Extracted records:
• • • • •

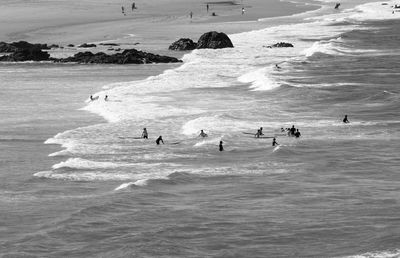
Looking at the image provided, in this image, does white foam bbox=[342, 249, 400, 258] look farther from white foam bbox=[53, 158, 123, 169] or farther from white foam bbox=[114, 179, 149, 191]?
white foam bbox=[53, 158, 123, 169]

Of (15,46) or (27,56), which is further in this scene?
Answer: (15,46)

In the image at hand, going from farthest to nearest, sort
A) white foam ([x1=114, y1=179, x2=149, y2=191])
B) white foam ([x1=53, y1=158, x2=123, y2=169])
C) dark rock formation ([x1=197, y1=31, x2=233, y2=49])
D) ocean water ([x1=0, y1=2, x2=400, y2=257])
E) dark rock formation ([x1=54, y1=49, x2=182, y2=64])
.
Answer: dark rock formation ([x1=197, y1=31, x2=233, y2=49]), dark rock formation ([x1=54, y1=49, x2=182, y2=64]), white foam ([x1=53, y1=158, x2=123, y2=169]), white foam ([x1=114, y1=179, x2=149, y2=191]), ocean water ([x1=0, y1=2, x2=400, y2=257])

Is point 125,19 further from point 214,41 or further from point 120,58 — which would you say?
point 120,58

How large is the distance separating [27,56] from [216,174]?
52.1m

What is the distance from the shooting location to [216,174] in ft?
127

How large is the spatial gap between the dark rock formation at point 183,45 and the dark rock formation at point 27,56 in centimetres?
1442

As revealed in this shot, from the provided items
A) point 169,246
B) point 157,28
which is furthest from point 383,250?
point 157,28

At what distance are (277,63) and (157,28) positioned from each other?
38498 mm

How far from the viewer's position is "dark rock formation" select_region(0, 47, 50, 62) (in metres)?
86.6

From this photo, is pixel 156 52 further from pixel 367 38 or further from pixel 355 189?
pixel 355 189

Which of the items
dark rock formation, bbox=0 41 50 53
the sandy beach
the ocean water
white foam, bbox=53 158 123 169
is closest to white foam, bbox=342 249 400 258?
the ocean water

• • • • •

Problem details: Turn every line of the records above into a Markdown table with two columns, "No." for a running row number and "Text" for the line itself. Skip blank lines, and leave the pictures out.

Solution to this problem:
| No. | Text |
|---|---|
| 1 | Looking at the image provided, in this image, does white foam bbox=[342, 249, 400, 258] look farther from white foam bbox=[53, 158, 123, 169] or farther from white foam bbox=[114, 179, 149, 191]? |
| 2 | white foam bbox=[53, 158, 123, 169] |
| 3 | Of (15,46) or (27,56), which is further in this scene? |
| 4 | Answer: (15,46) |
| 5 | In the image at hand, going from farthest to nearest, sort |
| 6 | A) white foam ([x1=114, y1=179, x2=149, y2=191]) |
| 7 | B) white foam ([x1=53, y1=158, x2=123, y2=169]) |
| 8 | C) dark rock formation ([x1=197, y1=31, x2=233, y2=49]) |
| 9 | D) ocean water ([x1=0, y1=2, x2=400, y2=257]) |
| 10 | E) dark rock formation ([x1=54, y1=49, x2=182, y2=64]) |
| 11 | . |
| 12 | Answer: dark rock formation ([x1=197, y1=31, x2=233, y2=49]), dark rock formation ([x1=54, y1=49, x2=182, y2=64]), white foam ([x1=53, y1=158, x2=123, y2=169]), white foam ([x1=114, y1=179, x2=149, y2=191]), ocean water ([x1=0, y1=2, x2=400, y2=257]) |
| 13 | Is point 125,19 further from point 214,41 or further from point 120,58 — which would you say? |
| 14 | point 120,58 |
| 15 | How large is the distance separating [27,56] from [216,174]? |
| 16 | 52.1m |
| 17 | What is the distance from the shooting location to [216,174] in ft? |
| 18 | 127 |
| 19 | How large is the spatial gap between the dark rock formation at point 183,45 and the dark rock formation at point 27,56 in centimetres? |
| 20 | 1442 |
| 21 | As revealed in this shot, from the provided items |
| 22 | A) point 169,246 |
| 23 | B) point 157,28 |
| 24 | which is furthest from point 383,250? |
| 25 | point 157,28 |
| 26 | At what distance are (277,63) and (157,28) positioned from each other? |
| 27 | 38498 mm |
| 28 | How far from the viewer's position is "dark rock formation" select_region(0, 47, 50, 62) (in metres)? |
| 29 | 86.6 |
| 30 | From this photo, is pixel 156 52 further from pixel 367 38 or further from pixel 355 189? |
| 31 | pixel 355 189 |
| 32 | Which of the items |
| 33 | dark rock formation, bbox=0 41 50 53 |
| 34 | the sandy beach |
| 35 | the ocean water |
| 36 | white foam, bbox=53 158 123 169 |
| 37 | is closest to white foam, bbox=342 249 400 258? |
| 38 | the ocean water |